Exercise data Start Marker
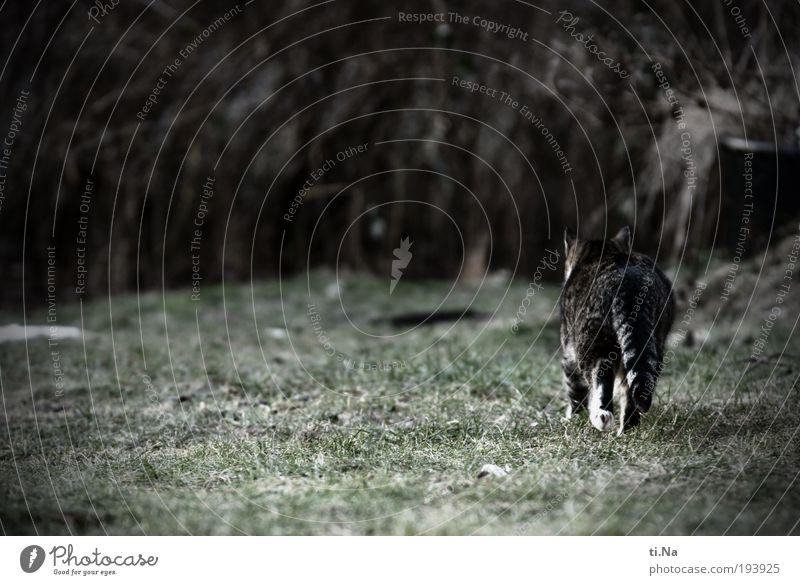 auf leisen Sohlen Umwelt Natur Landschaft Pflanze Tier Gras Sträucher Garten Wiese Haustier Wildtier Katze Fell Krallen Pfote 1 Bewegung Jagd laufen Wachstum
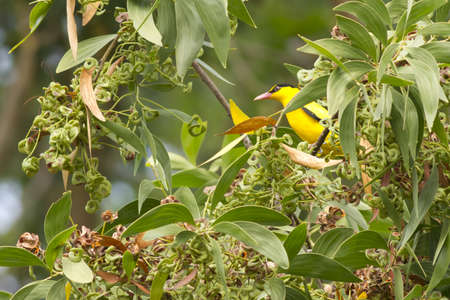 Black-naped Oriole, Oriole eating snack seed on forest tree Stock Photo - 17628402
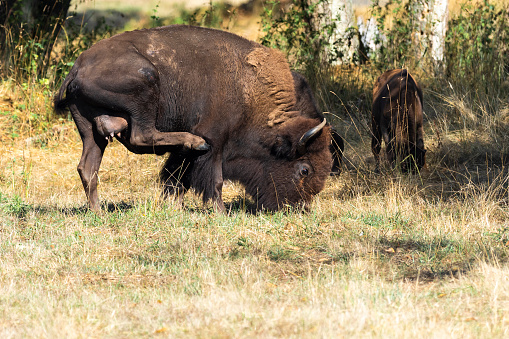 Bison Female Standing With Udder Showing Calf Nearby Stock Photo - Download Image Now - iStock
Exercise data End Marker
◆ Action item
What is needed is an exact transcription of the lines from the one holding "Black-naped Oriole, Oriole" to the end of the data, with every picture left out.

◆ Result
 Black-naped Oriole, Oriole eating snack seed on forest tree Stock Photo - 17628402
 Bison Female Standing With Udder Showing Calf Nearby Stock Photo - Download Image Now - iStock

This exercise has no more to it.